STUDY TEXT:
©2003 Teresa Kellerman
Where did this term originate?
The idea of the alcohol affected person's need for an external forebrain was first voiced by Dr. Sterling Clarren, one of the pioneers in the field of FASD research in Seattle, Washington. The term "external brain" has been paraphrased and used by many presenters. The first time I heard it was during a conference on FAS in 2000 by Susan Doctor (now Dr. Doctor, from Reno, Nevada). Susan Doctor shared the wisdom she had gleaned from having Dr. Clarren as a mentor while pursuing her doctorate. Notes from her presentation on Modifying the Environment can be found here and notes on her presentation on Intervention can be found here. The Susan Doctor/Sterling Clarren quote I use often is "The person with FAS will always need an external brain - key words are 'always' and 'external'."
What is the rationale behind the claim that the person with FAS or FAE will always need an external brain?

ACTIONS TO TAKE:
- 1) In the text on the "external brain" for people with FAS, who first voiced the idea that an alcohol-affected person needs an external forebrain?
- 2) Write the next part of the text on the "external brain" for people with FAS, starting after its final line.

RECORDS PROVIDED:

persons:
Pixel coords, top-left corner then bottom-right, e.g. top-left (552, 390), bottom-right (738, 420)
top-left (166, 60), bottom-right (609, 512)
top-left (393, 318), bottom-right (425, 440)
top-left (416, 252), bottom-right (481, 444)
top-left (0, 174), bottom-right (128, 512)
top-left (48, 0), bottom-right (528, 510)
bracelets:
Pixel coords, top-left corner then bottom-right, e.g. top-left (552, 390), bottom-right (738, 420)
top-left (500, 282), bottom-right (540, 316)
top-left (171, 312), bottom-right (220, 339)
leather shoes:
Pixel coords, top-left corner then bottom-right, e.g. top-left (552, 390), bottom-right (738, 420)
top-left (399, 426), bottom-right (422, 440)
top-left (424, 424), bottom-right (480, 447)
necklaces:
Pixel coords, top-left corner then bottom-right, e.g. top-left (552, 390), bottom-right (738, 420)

RESPONSES FOR EACH TASK:
- 1) Dr. Sterling Clarren

- 2)
The person who has impaired vision is given a seeing eye dog. The person with impaired hearing is given an interpreter or a hearing aid. The person who has cerebral palsy or muscular dystrophy is given braces or a wheelchair. These external devices are necessary for the person with physical impairments to be able to function to maximum potential in life. The person with FAS or FAE - collectively called FASD or Fetal Alcohol Spectrum Disorders - has a physical impairment in the area of the brain, especially the forebrain or frontal lobes, which regulate the executive functions. Read about the forebrain here. See the article about FASD and the Brain here.
We would never blame a person who is sight impaired if he were to bump into a table and knock over a vase. We would never blame a person who is hearing impaired if she didn't follow instructions she could not hear. We would never judge a person who could not walk for choosing not to participate in a foot race. Instead we would advocate for these persons to receive the assistive devices needed for them to participate in life in as normal a capacity as reasonably possible.
FAS and FAE are physical disabilities, brain damage from prenatal alcohol exposure.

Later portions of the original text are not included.